After reading about their work to trace Haley’s genealogy compared to what is reported in the book, I feel  disappointed in Roots as a book.  I completely understand the great cultural significance of the story of Roots and what is symbolizes – what it *could* look like if we could trace our ancestry back to Africa as in the story of Kunta Kinte.  Roots was an important and needed phenomenon that jump started a lot of people’s interest in understanding where they came from. I don’t believe that could ever be taken away from it.

But, once you start to look at the work of the MIlls’ and the work of others that have also done research in to Haley’s ancestry and work, it becomes fairly obvious rather quickly that there are historical inaccuracies and misinformation in Roots and that there are major limitations in some of Haley’s genealogy processes.

I hypothetically wonder if I were a Haley family member truly interested in applying the highest standards to genealogy research of the family tree, how would I reconcile the historical documentation w/ the book in a way that does not come across as disrespectful of Alex’s work? Even the Alex Haley Foundation’s website has the tree up as presented in Roots, but surely they have to know that this is not entirely supported by the genealogical evidence?  What do you do about misinformation that gets represented to others that may be part of the tree?

A couple of years ago when we were living outside of Memphis we took the kids to the Alex Haley home in Henning, TN where he is buried. At that time, I learned of the controversy around Roots, but did not pursue learning too much more.  However, I remain fascinated, so do plan to continue reading.

Here is a picture of his home and grave that I took when we visited in 2006.

Moses Wright (1889 – 1966)

In my last post about my uncle’s wedding, towards the end I mentioned that his wife’s uncle, Moses Wright was part of a very tragic event.

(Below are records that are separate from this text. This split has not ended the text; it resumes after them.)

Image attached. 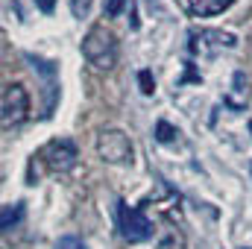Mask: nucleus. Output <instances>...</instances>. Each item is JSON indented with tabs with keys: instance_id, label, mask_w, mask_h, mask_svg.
<instances>
[{
	"instance_id": "f257e3e1",
	"label": "nucleus",
	"mask_w": 252,
	"mask_h": 249,
	"mask_svg": "<svg viewBox=\"0 0 252 249\" xmlns=\"http://www.w3.org/2000/svg\"><path fill=\"white\" fill-rule=\"evenodd\" d=\"M118 38L106 27H91L82 38V56L94 70H112L118 64Z\"/></svg>"
},
{
	"instance_id": "f03ea898",
	"label": "nucleus",
	"mask_w": 252,
	"mask_h": 249,
	"mask_svg": "<svg viewBox=\"0 0 252 249\" xmlns=\"http://www.w3.org/2000/svg\"><path fill=\"white\" fill-rule=\"evenodd\" d=\"M97 156L106 164H129L132 161V141L124 129H103L97 135Z\"/></svg>"
},
{
	"instance_id": "7ed1b4c3",
	"label": "nucleus",
	"mask_w": 252,
	"mask_h": 249,
	"mask_svg": "<svg viewBox=\"0 0 252 249\" xmlns=\"http://www.w3.org/2000/svg\"><path fill=\"white\" fill-rule=\"evenodd\" d=\"M118 229H121V238L129 244H141V241H150L153 238V223L150 217L141 211V208H129L126 202H118Z\"/></svg>"
},
{
	"instance_id": "20e7f679",
	"label": "nucleus",
	"mask_w": 252,
	"mask_h": 249,
	"mask_svg": "<svg viewBox=\"0 0 252 249\" xmlns=\"http://www.w3.org/2000/svg\"><path fill=\"white\" fill-rule=\"evenodd\" d=\"M38 156H41V161H44L53 173H67V170H73L76 161H79L76 144H73L70 138H53V141H47Z\"/></svg>"
},
{
	"instance_id": "39448f33",
	"label": "nucleus",
	"mask_w": 252,
	"mask_h": 249,
	"mask_svg": "<svg viewBox=\"0 0 252 249\" xmlns=\"http://www.w3.org/2000/svg\"><path fill=\"white\" fill-rule=\"evenodd\" d=\"M0 118H3V126H18L27 121V112H30V94L24 85L18 82H9L3 88V97H0Z\"/></svg>"
},
{
	"instance_id": "423d86ee",
	"label": "nucleus",
	"mask_w": 252,
	"mask_h": 249,
	"mask_svg": "<svg viewBox=\"0 0 252 249\" xmlns=\"http://www.w3.org/2000/svg\"><path fill=\"white\" fill-rule=\"evenodd\" d=\"M24 59L44 79V118H50L53 115V106L59 100V67L53 62H47V59H41V56H32V53H27Z\"/></svg>"
},
{
	"instance_id": "0eeeda50",
	"label": "nucleus",
	"mask_w": 252,
	"mask_h": 249,
	"mask_svg": "<svg viewBox=\"0 0 252 249\" xmlns=\"http://www.w3.org/2000/svg\"><path fill=\"white\" fill-rule=\"evenodd\" d=\"M190 53H199V56H214L217 50L223 47H238V38L232 32H220V30H199V32H190Z\"/></svg>"
},
{
	"instance_id": "6e6552de",
	"label": "nucleus",
	"mask_w": 252,
	"mask_h": 249,
	"mask_svg": "<svg viewBox=\"0 0 252 249\" xmlns=\"http://www.w3.org/2000/svg\"><path fill=\"white\" fill-rule=\"evenodd\" d=\"M235 0H185L188 12L193 18H211V15H220L223 9H229Z\"/></svg>"
},
{
	"instance_id": "1a4fd4ad",
	"label": "nucleus",
	"mask_w": 252,
	"mask_h": 249,
	"mask_svg": "<svg viewBox=\"0 0 252 249\" xmlns=\"http://www.w3.org/2000/svg\"><path fill=\"white\" fill-rule=\"evenodd\" d=\"M24 214H27V205H24V202H9V205H3V211H0V229H3V232H12V229L24 220Z\"/></svg>"
},
{
	"instance_id": "9d476101",
	"label": "nucleus",
	"mask_w": 252,
	"mask_h": 249,
	"mask_svg": "<svg viewBox=\"0 0 252 249\" xmlns=\"http://www.w3.org/2000/svg\"><path fill=\"white\" fill-rule=\"evenodd\" d=\"M158 249H188V241H185V235H182V232L170 229V232L158 241Z\"/></svg>"
},
{
	"instance_id": "9b49d317",
	"label": "nucleus",
	"mask_w": 252,
	"mask_h": 249,
	"mask_svg": "<svg viewBox=\"0 0 252 249\" xmlns=\"http://www.w3.org/2000/svg\"><path fill=\"white\" fill-rule=\"evenodd\" d=\"M176 138H179V129L173 124H167V121H158V124H156V141L170 144V141H176Z\"/></svg>"
},
{
	"instance_id": "f8f14e48",
	"label": "nucleus",
	"mask_w": 252,
	"mask_h": 249,
	"mask_svg": "<svg viewBox=\"0 0 252 249\" xmlns=\"http://www.w3.org/2000/svg\"><path fill=\"white\" fill-rule=\"evenodd\" d=\"M138 85H141V94H153L156 91V79H153V73L150 70H138Z\"/></svg>"
},
{
	"instance_id": "ddd939ff",
	"label": "nucleus",
	"mask_w": 252,
	"mask_h": 249,
	"mask_svg": "<svg viewBox=\"0 0 252 249\" xmlns=\"http://www.w3.org/2000/svg\"><path fill=\"white\" fill-rule=\"evenodd\" d=\"M53 249H85V244H82L76 235H64V238L56 241V247H53Z\"/></svg>"
},
{
	"instance_id": "4468645a",
	"label": "nucleus",
	"mask_w": 252,
	"mask_h": 249,
	"mask_svg": "<svg viewBox=\"0 0 252 249\" xmlns=\"http://www.w3.org/2000/svg\"><path fill=\"white\" fill-rule=\"evenodd\" d=\"M124 9H126V0H106V6H103V15H106V18H118Z\"/></svg>"
},
{
	"instance_id": "2eb2a0df",
	"label": "nucleus",
	"mask_w": 252,
	"mask_h": 249,
	"mask_svg": "<svg viewBox=\"0 0 252 249\" xmlns=\"http://www.w3.org/2000/svg\"><path fill=\"white\" fill-rule=\"evenodd\" d=\"M88 9H91V0H70V12H73V18H85Z\"/></svg>"
},
{
	"instance_id": "dca6fc26",
	"label": "nucleus",
	"mask_w": 252,
	"mask_h": 249,
	"mask_svg": "<svg viewBox=\"0 0 252 249\" xmlns=\"http://www.w3.org/2000/svg\"><path fill=\"white\" fill-rule=\"evenodd\" d=\"M35 3H38V9H41L44 15H50V12H53V6H56L53 0H35Z\"/></svg>"
}]
</instances>
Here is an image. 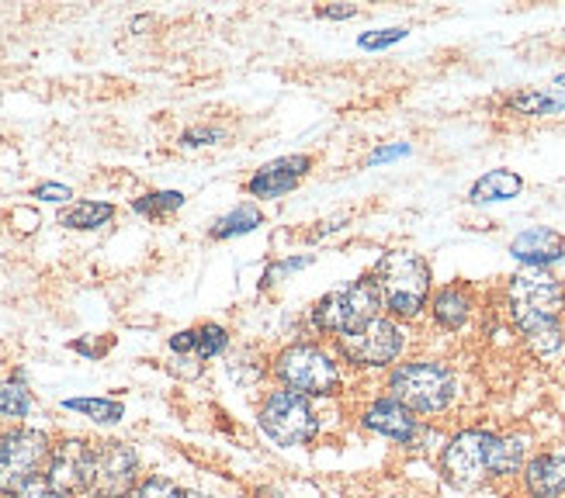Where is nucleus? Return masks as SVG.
<instances>
[{
    "label": "nucleus",
    "mask_w": 565,
    "mask_h": 498,
    "mask_svg": "<svg viewBox=\"0 0 565 498\" xmlns=\"http://www.w3.org/2000/svg\"><path fill=\"white\" fill-rule=\"evenodd\" d=\"M375 288L382 294V305L399 315L413 318L420 315L430 297V267L406 249H392L375 267Z\"/></svg>",
    "instance_id": "f257e3e1"
},
{
    "label": "nucleus",
    "mask_w": 565,
    "mask_h": 498,
    "mask_svg": "<svg viewBox=\"0 0 565 498\" xmlns=\"http://www.w3.org/2000/svg\"><path fill=\"white\" fill-rule=\"evenodd\" d=\"M507 302H510V315H513V322H518V329L524 336H531L537 329L555 326V322L562 318L565 288H562V281L552 278V273L527 267V270L510 278Z\"/></svg>",
    "instance_id": "f03ea898"
},
{
    "label": "nucleus",
    "mask_w": 565,
    "mask_h": 498,
    "mask_svg": "<svg viewBox=\"0 0 565 498\" xmlns=\"http://www.w3.org/2000/svg\"><path fill=\"white\" fill-rule=\"evenodd\" d=\"M388 391L399 405H406L413 415H434L451 405L455 398V374L437 360H413L392 370Z\"/></svg>",
    "instance_id": "7ed1b4c3"
},
{
    "label": "nucleus",
    "mask_w": 565,
    "mask_h": 498,
    "mask_svg": "<svg viewBox=\"0 0 565 498\" xmlns=\"http://www.w3.org/2000/svg\"><path fill=\"white\" fill-rule=\"evenodd\" d=\"M379 308H382V294L375 288V278H361L348 288H337L327 297H319L312 308V322H316V329L343 339L364 329L372 318H379Z\"/></svg>",
    "instance_id": "20e7f679"
},
{
    "label": "nucleus",
    "mask_w": 565,
    "mask_h": 498,
    "mask_svg": "<svg viewBox=\"0 0 565 498\" xmlns=\"http://www.w3.org/2000/svg\"><path fill=\"white\" fill-rule=\"evenodd\" d=\"M275 378L302 398H330L340 388V367L333 364L330 354L319 346L295 343L288 350L278 354L275 360Z\"/></svg>",
    "instance_id": "39448f33"
},
{
    "label": "nucleus",
    "mask_w": 565,
    "mask_h": 498,
    "mask_svg": "<svg viewBox=\"0 0 565 498\" xmlns=\"http://www.w3.org/2000/svg\"><path fill=\"white\" fill-rule=\"evenodd\" d=\"M53 443L42 430H11L0 436V491L18 495L29 481L42 478Z\"/></svg>",
    "instance_id": "423d86ee"
},
{
    "label": "nucleus",
    "mask_w": 565,
    "mask_h": 498,
    "mask_svg": "<svg viewBox=\"0 0 565 498\" xmlns=\"http://www.w3.org/2000/svg\"><path fill=\"white\" fill-rule=\"evenodd\" d=\"M260 430L264 436L278 446H302L316 440L319 433V415L309 405V398L295 394L288 388L275 391L260 409Z\"/></svg>",
    "instance_id": "0eeeda50"
},
{
    "label": "nucleus",
    "mask_w": 565,
    "mask_h": 498,
    "mask_svg": "<svg viewBox=\"0 0 565 498\" xmlns=\"http://www.w3.org/2000/svg\"><path fill=\"white\" fill-rule=\"evenodd\" d=\"M493 436L497 433L465 430V433H458L445 446V457H440V470H445V478L455 488H476L479 481L493 478V475H489V451H493Z\"/></svg>",
    "instance_id": "6e6552de"
},
{
    "label": "nucleus",
    "mask_w": 565,
    "mask_h": 498,
    "mask_svg": "<svg viewBox=\"0 0 565 498\" xmlns=\"http://www.w3.org/2000/svg\"><path fill=\"white\" fill-rule=\"evenodd\" d=\"M139 457L129 443L108 440L94 446V470H90V495L94 498H126L136 488Z\"/></svg>",
    "instance_id": "1a4fd4ad"
},
{
    "label": "nucleus",
    "mask_w": 565,
    "mask_h": 498,
    "mask_svg": "<svg viewBox=\"0 0 565 498\" xmlns=\"http://www.w3.org/2000/svg\"><path fill=\"white\" fill-rule=\"evenodd\" d=\"M343 360L354 367H385L403 354V329L392 318H372L364 329L340 339Z\"/></svg>",
    "instance_id": "9d476101"
},
{
    "label": "nucleus",
    "mask_w": 565,
    "mask_h": 498,
    "mask_svg": "<svg viewBox=\"0 0 565 498\" xmlns=\"http://www.w3.org/2000/svg\"><path fill=\"white\" fill-rule=\"evenodd\" d=\"M90 470H94V446L84 440H60L49 454L45 478L60 495H81L90 491Z\"/></svg>",
    "instance_id": "9b49d317"
},
{
    "label": "nucleus",
    "mask_w": 565,
    "mask_h": 498,
    "mask_svg": "<svg viewBox=\"0 0 565 498\" xmlns=\"http://www.w3.org/2000/svg\"><path fill=\"white\" fill-rule=\"evenodd\" d=\"M312 170V156H281V160H271V163H264L247 191L254 197H285L288 191H295L302 184V177Z\"/></svg>",
    "instance_id": "f8f14e48"
},
{
    "label": "nucleus",
    "mask_w": 565,
    "mask_h": 498,
    "mask_svg": "<svg viewBox=\"0 0 565 498\" xmlns=\"http://www.w3.org/2000/svg\"><path fill=\"white\" fill-rule=\"evenodd\" d=\"M364 426L385 436V440H396V443H413L416 436V419L406 405H399L396 398H379L375 405H367L364 412Z\"/></svg>",
    "instance_id": "ddd939ff"
},
{
    "label": "nucleus",
    "mask_w": 565,
    "mask_h": 498,
    "mask_svg": "<svg viewBox=\"0 0 565 498\" xmlns=\"http://www.w3.org/2000/svg\"><path fill=\"white\" fill-rule=\"evenodd\" d=\"M510 253L513 260H521L534 270H545L548 263L562 260L565 253V239L555 232V229H545V226H534L527 232H521L518 239L510 242Z\"/></svg>",
    "instance_id": "4468645a"
},
{
    "label": "nucleus",
    "mask_w": 565,
    "mask_h": 498,
    "mask_svg": "<svg viewBox=\"0 0 565 498\" xmlns=\"http://www.w3.org/2000/svg\"><path fill=\"white\" fill-rule=\"evenodd\" d=\"M524 481L534 498L565 495V454H542L524 467Z\"/></svg>",
    "instance_id": "2eb2a0df"
},
{
    "label": "nucleus",
    "mask_w": 565,
    "mask_h": 498,
    "mask_svg": "<svg viewBox=\"0 0 565 498\" xmlns=\"http://www.w3.org/2000/svg\"><path fill=\"white\" fill-rule=\"evenodd\" d=\"M469 315H472V294H469V288L451 284V288H440L434 294V318L445 329H461L465 322H469Z\"/></svg>",
    "instance_id": "dca6fc26"
},
{
    "label": "nucleus",
    "mask_w": 565,
    "mask_h": 498,
    "mask_svg": "<svg viewBox=\"0 0 565 498\" xmlns=\"http://www.w3.org/2000/svg\"><path fill=\"white\" fill-rule=\"evenodd\" d=\"M521 191H524V181L513 170H489L486 177L472 184L469 197L476 205H486V202H510V197H518Z\"/></svg>",
    "instance_id": "f3484780"
},
{
    "label": "nucleus",
    "mask_w": 565,
    "mask_h": 498,
    "mask_svg": "<svg viewBox=\"0 0 565 498\" xmlns=\"http://www.w3.org/2000/svg\"><path fill=\"white\" fill-rule=\"evenodd\" d=\"M527 457V440L524 436H493V451H489V475L507 478L518 475Z\"/></svg>",
    "instance_id": "a211bd4d"
},
{
    "label": "nucleus",
    "mask_w": 565,
    "mask_h": 498,
    "mask_svg": "<svg viewBox=\"0 0 565 498\" xmlns=\"http://www.w3.org/2000/svg\"><path fill=\"white\" fill-rule=\"evenodd\" d=\"M111 218H115V208H111L108 202H77L73 208H63V212H60V226L87 232V229H102V226H108Z\"/></svg>",
    "instance_id": "6ab92c4d"
},
{
    "label": "nucleus",
    "mask_w": 565,
    "mask_h": 498,
    "mask_svg": "<svg viewBox=\"0 0 565 498\" xmlns=\"http://www.w3.org/2000/svg\"><path fill=\"white\" fill-rule=\"evenodd\" d=\"M264 221V215L254 208V205H239L233 208L230 215H223L212 226V239H233V236H243V232H254Z\"/></svg>",
    "instance_id": "aec40b11"
},
{
    "label": "nucleus",
    "mask_w": 565,
    "mask_h": 498,
    "mask_svg": "<svg viewBox=\"0 0 565 498\" xmlns=\"http://www.w3.org/2000/svg\"><path fill=\"white\" fill-rule=\"evenodd\" d=\"M66 409L84 412L94 422H118L121 415H126V405L115 402V398H70Z\"/></svg>",
    "instance_id": "412c9836"
},
{
    "label": "nucleus",
    "mask_w": 565,
    "mask_h": 498,
    "mask_svg": "<svg viewBox=\"0 0 565 498\" xmlns=\"http://www.w3.org/2000/svg\"><path fill=\"white\" fill-rule=\"evenodd\" d=\"M184 205V194L181 191H157V194H146L132 205L139 215H150V218H160V215H170Z\"/></svg>",
    "instance_id": "4be33fe9"
},
{
    "label": "nucleus",
    "mask_w": 565,
    "mask_h": 498,
    "mask_svg": "<svg viewBox=\"0 0 565 498\" xmlns=\"http://www.w3.org/2000/svg\"><path fill=\"white\" fill-rule=\"evenodd\" d=\"M510 108L513 111H521V115H552L558 108H565V97H552V94H518V97H510Z\"/></svg>",
    "instance_id": "5701e85b"
},
{
    "label": "nucleus",
    "mask_w": 565,
    "mask_h": 498,
    "mask_svg": "<svg viewBox=\"0 0 565 498\" xmlns=\"http://www.w3.org/2000/svg\"><path fill=\"white\" fill-rule=\"evenodd\" d=\"M32 412V394L21 385L0 388V419H24Z\"/></svg>",
    "instance_id": "b1692460"
},
{
    "label": "nucleus",
    "mask_w": 565,
    "mask_h": 498,
    "mask_svg": "<svg viewBox=\"0 0 565 498\" xmlns=\"http://www.w3.org/2000/svg\"><path fill=\"white\" fill-rule=\"evenodd\" d=\"M524 343L531 346V350L537 354V357H555L562 346H565V329H562V322H555V326H548V329H537V333H531V336H524Z\"/></svg>",
    "instance_id": "393cba45"
},
{
    "label": "nucleus",
    "mask_w": 565,
    "mask_h": 498,
    "mask_svg": "<svg viewBox=\"0 0 565 498\" xmlns=\"http://www.w3.org/2000/svg\"><path fill=\"white\" fill-rule=\"evenodd\" d=\"M126 498H184V491L170 478H142Z\"/></svg>",
    "instance_id": "a878e982"
},
{
    "label": "nucleus",
    "mask_w": 565,
    "mask_h": 498,
    "mask_svg": "<svg viewBox=\"0 0 565 498\" xmlns=\"http://www.w3.org/2000/svg\"><path fill=\"white\" fill-rule=\"evenodd\" d=\"M226 343H230V336H226L223 326H202L199 329V360L218 357L226 350Z\"/></svg>",
    "instance_id": "bb28decb"
},
{
    "label": "nucleus",
    "mask_w": 565,
    "mask_h": 498,
    "mask_svg": "<svg viewBox=\"0 0 565 498\" xmlns=\"http://www.w3.org/2000/svg\"><path fill=\"white\" fill-rule=\"evenodd\" d=\"M14 498H66V495H60L53 485H49V478H35V481L24 485Z\"/></svg>",
    "instance_id": "cd10ccee"
},
{
    "label": "nucleus",
    "mask_w": 565,
    "mask_h": 498,
    "mask_svg": "<svg viewBox=\"0 0 565 498\" xmlns=\"http://www.w3.org/2000/svg\"><path fill=\"white\" fill-rule=\"evenodd\" d=\"M399 39H406V29H388V32H379V35H364L361 45L364 48H385V45L399 42Z\"/></svg>",
    "instance_id": "c85d7f7f"
},
{
    "label": "nucleus",
    "mask_w": 565,
    "mask_h": 498,
    "mask_svg": "<svg viewBox=\"0 0 565 498\" xmlns=\"http://www.w3.org/2000/svg\"><path fill=\"white\" fill-rule=\"evenodd\" d=\"M170 350L174 354H199V329L178 333L174 339H170Z\"/></svg>",
    "instance_id": "c756f323"
},
{
    "label": "nucleus",
    "mask_w": 565,
    "mask_h": 498,
    "mask_svg": "<svg viewBox=\"0 0 565 498\" xmlns=\"http://www.w3.org/2000/svg\"><path fill=\"white\" fill-rule=\"evenodd\" d=\"M35 197H42V202H66V197H73V191L63 184H42L35 187Z\"/></svg>",
    "instance_id": "7c9ffc66"
},
{
    "label": "nucleus",
    "mask_w": 565,
    "mask_h": 498,
    "mask_svg": "<svg viewBox=\"0 0 565 498\" xmlns=\"http://www.w3.org/2000/svg\"><path fill=\"white\" fill-rule=\"evenodd\" d=\"M223 132H215V129H188L184 136H181V142L184 145H209V142H215Z\"/></svg>",
    "instance_id": "2f4dec72"
},
{
    "label": "nucleus",
    "mask_w": 565,
    "mask_h": 498,
    "mask_svg": "<svg viewBox=\"0 0 565 498\" xmlns=\"http://www.w3.org/2000/svg\"><path fill=\"white\" fill-rule=\"evenodd\" d=\"M316 14H319V18H337V21H340V18H354L358 8H354V4H337V8H319Z\"/></svg>",
    "instance_id": "473e14b6"
},
{
    "label": "nucleus",
    "mask_w": 565,
    "mask_h": 498,
    "mask_svg": "<svg viewBox=\"0 0 565 498\" xmlns=\"http://www.w3.org/2000/svg\"><path fill=\"white\" fill-rule=\"evenodd\" d=\"M403 153H409L406 145H392V149H379V153L372 156V163H385V160H396V156H403Z\"/></svg>",
    "instance_id": "72a5a7b5"
},
{
    "label": "nucleus",
    "mask_w": 565,
    "mask_h": 498,
    "mask_svg": "<svg viewBox=\"0 0 565 498\" xmlns=\"http://www.w3.org/2000/svg\"><path fill=\"white\" fill-rule=\"evenodd\" d=\"M184 498H205V495H194V491H184Z\"/></svg>",
    "instance_id": "f704fd0d"
},
{
    "label": "nucleus",
    "mask_w": 565,
    "mask_h": 498,
    "mask_svg": "<svg viewBox=\"0 0 565 498\" xmlns=\"http://www.w3.org/2000/svg\"><path fill=\"white\" fill-rule=\"evenodd\" d=\"M555 84H558V87H565V73H562V77H558V80H555Z\"/></svg>",
    "instance_id": "c9c22d12"
}]
</instances>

That event was the abduction of Emmett Till.

Emmett Till, which if you are not aware of the history you can read the details on Wikipedia, was taken from the home of Moses and his family. Moses was Emmett’s great-uncle and from what I have been able to tell so far in my research, most likely the nephew of Moses’ wife. I will need to go back to my family to clarify exactly how.

I first learned of this a couple of years ago as I began to get more into the family genealogy. My great-uncle’s daughter shared this with me. A few months ago, Kalonji & I watched the documentary, The Untold Story of Emmett Till, which was an extremely heartwrenching story to watch. The strength that Emmett’s mother had to persevere through such a hardship is amazing to me.

Moses died in 1966, just four years after giving my great-aunt away at the wedding. This picture was one I took of a picture she had of him when I was in Chicago last weekend. A couple of Moses’ sons were at my great-uncle’s funeral last weekend – including those that had been in the room with Emmett when Bryant & Milam came to take him away. Moses faced a tough situation as a black man testifying against two white men in deep south Mississippi in 1955 and for it he had to leave Mississippi for Chicago. I cannot imagine what life must have been like for the whole family during this horrific ordeal. My familial connection with Moses, with Emmett, certainly makes history a living, breathing entity.